0
votes

I'm trying to train a model. I have almost 150 classes and I'm using ImageDataGenerator to augment my dataset. I'm also using model checkpoints and csvlogger to save the weights. It gives me an error at a certain point in the first epoch when I start my training. The images I'm using are grayscale images if that helps.

here is my code:

batch_size = 2000
epochs = 10

    # Augments dataset 10x
train_batches = ImageDataGenerator(preprocessing_function=preprocess_func, horizontal_flip=True, width_shift_range=0.1, height_shift_range=0.1, shear_range=0.2, zoom_range=0.2, fill_mode='nearest') \
    .flow_from_directory(directory=train_path, target_size=image_size, classes=dataset_classes, batch_size=5, color_mode='grayscale')
valid_batches = ImageDataGenerator(preprocessing_function=preprocess_func, horizontal_flip=True, width_shift_range=0.15, height_shift_range=0.1, shear_range=0.2, zoom_range=0.2, fill_mode='nearest') \
    .flow_from_directory(directory=valid_path, target_size=image_size, classes=dataset_classes, batch_size=5, color_mode='grayscale')
test_batches = ImageDataGenerator(preprocessing_function=preprocess_func, horizontal_flip=True, width_shift_range=0.15, height_shift_range=0.1, shear_range=0.2, zoom_range=0.2, fill_mode='nearest') \
    .flow_from_directory(directory=test_path, target_size=image_size, classes=dataset_classes, batch_size=5, color_mode='grayscale')

here is my callback:

    from keras.callbacks import ModelCheckpoint, CSVLogger

checkpoint_path = "/content/drive/MyDrive/Colab Notebooks/Datasets/Experiment/weights_improvements-epoch:{epoch:02d}-val_accuracy:{val_accuracy:.2f}.hdf5"
checkpoint_dir = os.path.dirname(checkpoint_path)

# Create a callback that saves the model's weights
cp_callback = ModelCheckpoint(checkpoint_path,
                              verbose=1,
                              monitor='val_accuracy',
                              mode='max',
                              save_best_only=True,
                              save_weights_only=True)

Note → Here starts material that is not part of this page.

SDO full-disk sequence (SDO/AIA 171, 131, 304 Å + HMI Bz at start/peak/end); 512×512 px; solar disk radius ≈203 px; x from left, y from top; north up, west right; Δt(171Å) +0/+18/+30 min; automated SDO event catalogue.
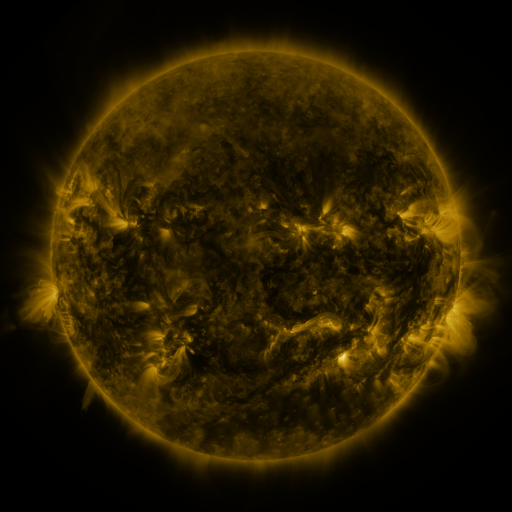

log_folder = '/content/drive/MyDrive/Colab Notebooks/Datasets/Experiment'
log_path = os.path.join(log_folder, 'FSLR_logs.csv')
log_csv = CSVLogger(log_path, separator=',', append=False)

callback_list = [cp_callback, log_csv]

Fitting the model:

# Compile the layers into one model and create a connection
model.compile(loss='categorical_crossentropy', optimizer=keras.optimizers.Adam(), metrics=['accuracy'])

# Train the model with the new callback
history = model.fit(x=train_batches,
                    validation_data=valid_batches,
                    batch_size=batch_size,
                    epochs=epochs,
                    callbacks=callback_list)

The error I'm receiving is this:

Epoch 1/10 3428/4128 [=======================>......] - ETA: 26:10 - loss: 4.8299 - accuracy: 0.0078 --------------------------------------------------------------------------- UnknownError Traceback (most recent call last) in () 4 batch_size=batch_size, 5 epochs=epochs, ----> 6 callbacks=callback_list)

6 frames /usr/local/lib/python3.7/dist-packages/tensorflow/python/eager/execute.py in quick_execute(op_name, num_outputs, inputs, attrs, ctx, name) 58 ctx.ensure_initialized() 59 tensors = pywrap_tfe.TFE_Py_Execute(ctx._handle, device_name, op_name, ---> 60 inputs, attrs, num_outputs) 61 except core._NotOkStatusException as e: 62 if name is not None:

UnknownError: OSError: image file is truncated (30 bytes not processed) Traceback (most recent call last):

File "/usr/local/lib/python3.7/dist-packages/tensorflow/python/ops/script_ops.py", line 249, in call ret = func(*args)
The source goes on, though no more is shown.